As such, the researchers think the four-stranded DNA could be a target for personalized medicine in the future. If they could block these odd ducks perhaps they could stop the rapid cell division of cancer cells.

"We are seeing links between trapping the quadruplexes with molecules and the ability to stop cells dividing, which is hugely exciting," Balasubramanian said in a statement.

The finding "is certainly a technical (not scientific) breakthrough in designing antibodies sensitive enough to demonstrate this structure in vivo in the human genome," Lipps wrote.

Lipps and his colleagues had suggested previously these structures regulate basic biological mechanisms, such as the replication of DNA.

"What makes me personally very happy about this work is that it again demonstrates that mechanisms first described in ciliated protozoa hold also true for other organisms up to human, demonstrating the strength of this model organism," wrote Lipps wrote.

The team still has several questions about quadruplexes, such as how the structures operate. "One thought is that these quadruplex structures might be a bit of a nuisance during DNA replication — like knots or tangles that form," Balasubramanian said.;_ylv=3

Somewhat of a tangent, but what happens to world population if they cure cancer?
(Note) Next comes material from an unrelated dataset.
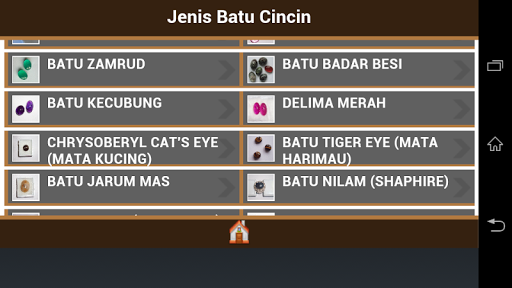 【免費生活App】Jenis Batu Cincin-APP點子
Is that how it all ends? Not with a superflu, but a seemingly life saving discovery?


Victim of high standards and low personal skills.
Somewhat of a tangent, but what happens to world population if they cure cancer? Is that how it all ends? Not with a superflu, but a seemingly life saving discovery?
Not really. I think most cancer hits people after reproductive age, so that's not a major issue. People just live longer. Yes, that creates population pressure, but not nearly as much as something that would save lives in reproductive age people, like stopping drinking and dumbass shit that young people do.
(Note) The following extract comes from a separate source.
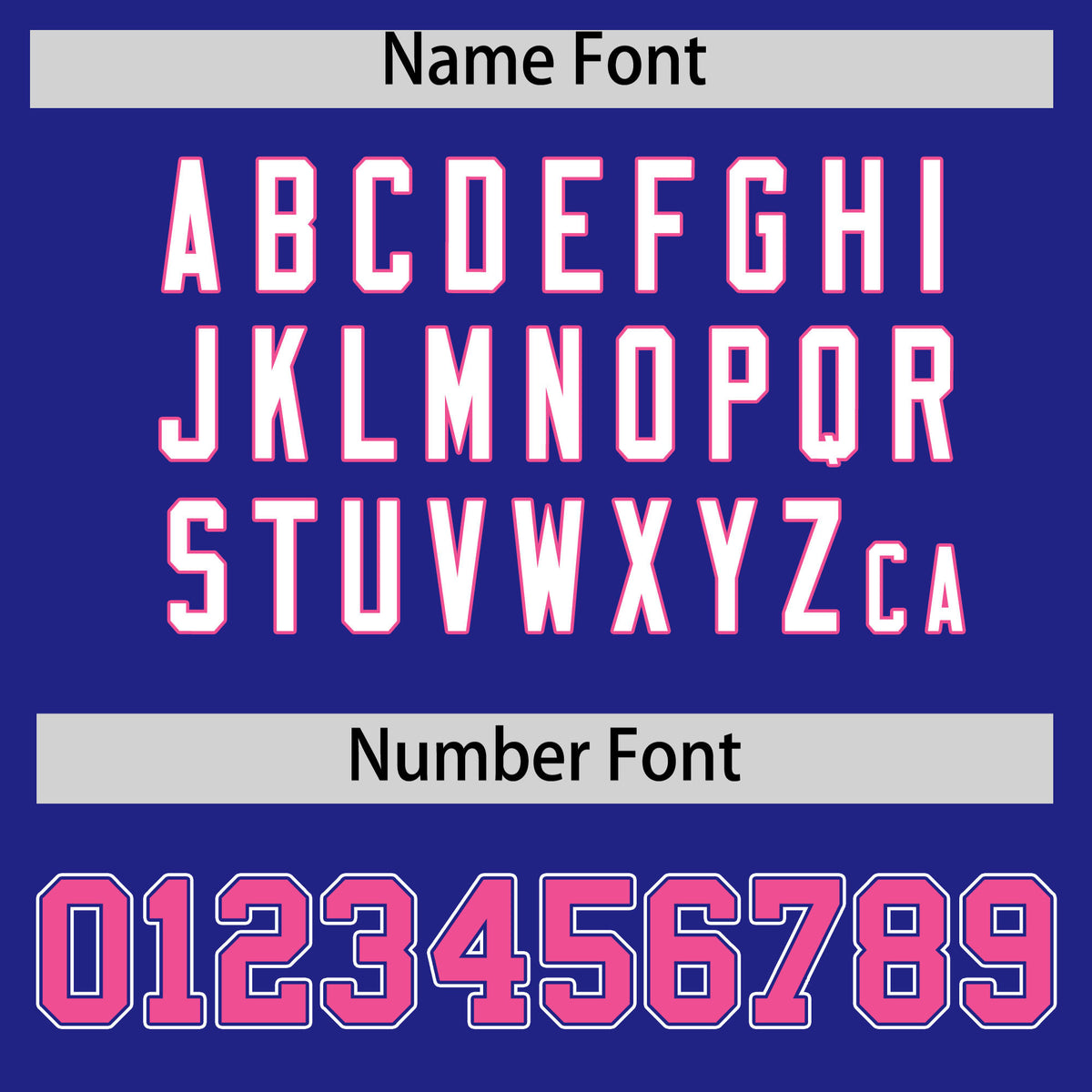 Custom Royal Pink Personalized Edge Color Block Authentic Baseball Jersey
People will still die of old age.

OTOH, the really tricky thing about cancer is that to "cure" it, we need to really understand it. If we understand it, then we also have the key to true long age. Some (all?) cancer cells are immortal. For at least some of them, the telomeres that shorten with each cell division and therefore cause senescence in cells (why we get old) simply don't shorten. Now THAT will cause a population problem, eventually. But it'll happen slowly enough that we have a decent chance of getting ahold of it, societally.

"Curing" cancers kind of a tricky thing, though. I mean, we know what cancer is. We know what causes it, at a certain level. Cancer is just a transcription error when your cells divide that the body's proofreaders miss and destroys you. Viruses can cause cancer, chemicals can cause cancer, sunlight can cause cancer, and just pure random chance when your body's trillions of cells reproduce millions of genes dozens of times a year. A computer copying files can fuck up if there's something wrong with the hard drive, wrong with the copying medium, the computer gets bumped while copying the files, there's a surge in the power line, you bring a powerful magnet close by, and just pure random chance as millions of bits are copied. Same concept. We might be able to eliminate the outside agencies that cause cancer, like viruses, chemicals, sunlight, radiation, etc. But random chance will still cause it. Until we truly develop reliable nanobots to sweep our bodies for cancer cells (which isn't really a "cure", per se), cancer will be with us.